When you see real pushback from the security team on moving to Snowflake, what are the typical reasons? What are typical blockers that might prevent somebody from wanting to make the switch?
One of the most common areas of concern is around managing the security data lake because security teams got burned in the past—you know, once burned, twice shy. You look back to 2014ish. There was a lot of excitement around what Hadoop was going to do for security, and the security data lake was going to be this magical thing that gives you kind of all your data in one place. And it failed in a pretty spectacular way to deliver on its promise. And a big reason why was because Hadoop is a notoriously heavy lift, and it's a lot of work to deploy. It's a lot of work to maintain; it's a lot of work to get value from it.

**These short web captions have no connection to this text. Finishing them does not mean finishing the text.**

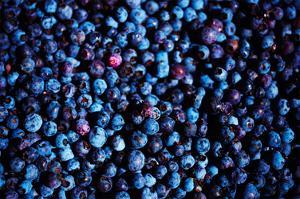 Blueberries II by Peter Morneau
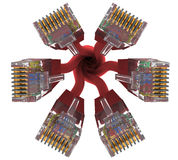 Range of connectors rj45 Royalty Free Stock Image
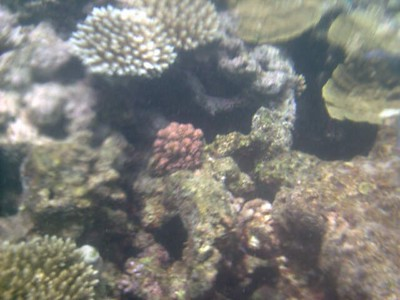 corals, Hastings Reef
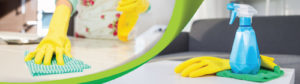 Household cleaning equipment and chemicals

And so the security leaders who have been around for a while remember what happened with Hadoop, and they say, “I don't want a repeat of that.” Now, Snowflake is a very different animal. We are delivered as a service. There is very little overhead involved in getting started or in scaling it up to petabyte scale.
To that point, there's managing scaling and then there’s managing the data model itself. Are you seeing best practices emerging around managing data models within a security data lake, especially given that you might share this Snowflake environment with other teams within your organization?

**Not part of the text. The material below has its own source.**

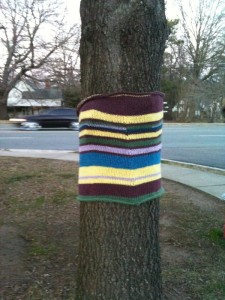 Yarn Bombed Tree, Looking Glass Cafe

That concern comes up pretty often—not as often as you would expect, because I think this whole area is so new that a lot of security teams don’t even know that they should be asking about that kind of modeling. They're used to just tossing everything into a search engine and then just kind of Googling for it. It sounds easy to get started; just the results are jumbled when you do that approach. And that's why no analytics team in any other department would take that approach, and we just kind of accepted it in security.
But data modeling is a really interesting area and at the moment, Snowflake is pretty agnostic—meaning you can just put JSON and schema and read query into it. And we're seeing customers build out very sophisticated data models, star schemas. Actually, the Comcast Security Analytics team won the Data Driver of the Year Award last year for their work building a very sophisticated star schema where they have this is an asset, this is a user. It doesn't matter if it's Windows, laptop or a MacBook, or a Linux server—they're able to treat it the same because they've done the modeling.
They also have a significant team dedicated to it. I think this is again where the ecosystem is stepping up. You do see that kind of a lot of thought being put into data modeling by the security solutions that run on top of Snowflake and make sure that is normalized to what they collect. I think it's going to get interesting. Like what about the model between the proactive data, the vulnerability data that involve assets, but also the activity logs that involve assets and are more on the detection and response side? How do you model consistency across those? And you do see companies now like Monad Security going out there and saying like, “We have the Monad object model.” They put a lot of thought into it and hopefully something like that becomes a standard so that there is consistency. But the good news for customers is that they don't have to do it themselves because there are these options off the shelf to get the modeling.
We keep circling around some of these partnerships that you've formed with other especially earlier- stage companies in the security world. I'm curious what your framework looks like for deciding where you want to build capabilities in-house versus where you want to rely on partners to ensure a good solution for your customers.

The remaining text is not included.